Quad City Bank & Trust, Genesis Psychology Associates, Genesis Heart Institute, and the Genesis Foundation will formally announce the new mental health program for cardiac patients at 9 a.m., Wednesday, in the Genesis Heart Institute Lobby at 1236 Rusholme St., Davenport, Iowa.

“Now, mental health resources are just a few steps away from where patients receive world-class healthcare services from Genesis’ top-notch physicians, nurses, and staff as they recover both physically and emotionally,” said Anderson. “It’s unique when you serve as a conduit to fill community needs. It has been an emotional and humbling journey that brings me great joy.”

Heart disease and mental health are closely linked., according to Genesis. More than 40% of cardiac patients experience behavioral health problems, such as depression, anxiety, or Post Traumatic Stress Disorder.

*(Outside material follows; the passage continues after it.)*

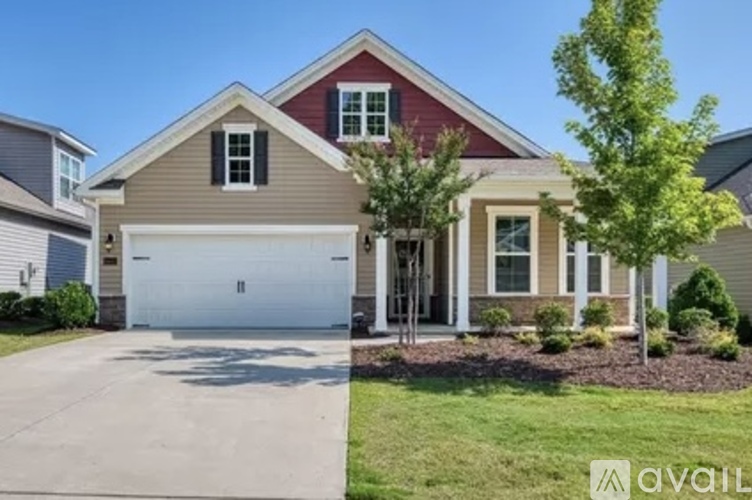 6443 Grogan Hill Road 4 Beds Single Family Home for Rent - Photo gallery 1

“Those with heart disease or certain risk factors for developing it, such as high cholesterol, high blood pressure, family history, or diabetes, may be advised by their doctor to make lifestyle modifications,” said Jacqueline Madunic, LISW, Psychology Associates, Genesis Health Group. “At Genesis, a collaborative care team works with heart patients to develop a tailored plan to help prevent heart disease or slow its progression.”

Within the first couple weeks following a cardiac event, 15% of patients experience significant clinical depression, and another 25% experience milder symptoms of depression and anxiety, Genesis said. In a landmark study, the continued presence of depression after recovery increased mortality risk to 17% within six months after the heart attack, vs. 3% without depression.

In the case of PTSD, there is a 55% increase in the risk of cardiac-related mortality, according to Genesis. However, when treated for their PTSD, patients live approximately 3.5 times longer than those not treated. Furthermore, literature goes beyond linking behavioral health with increased survival and is associated with decreased medical costs longitudinally.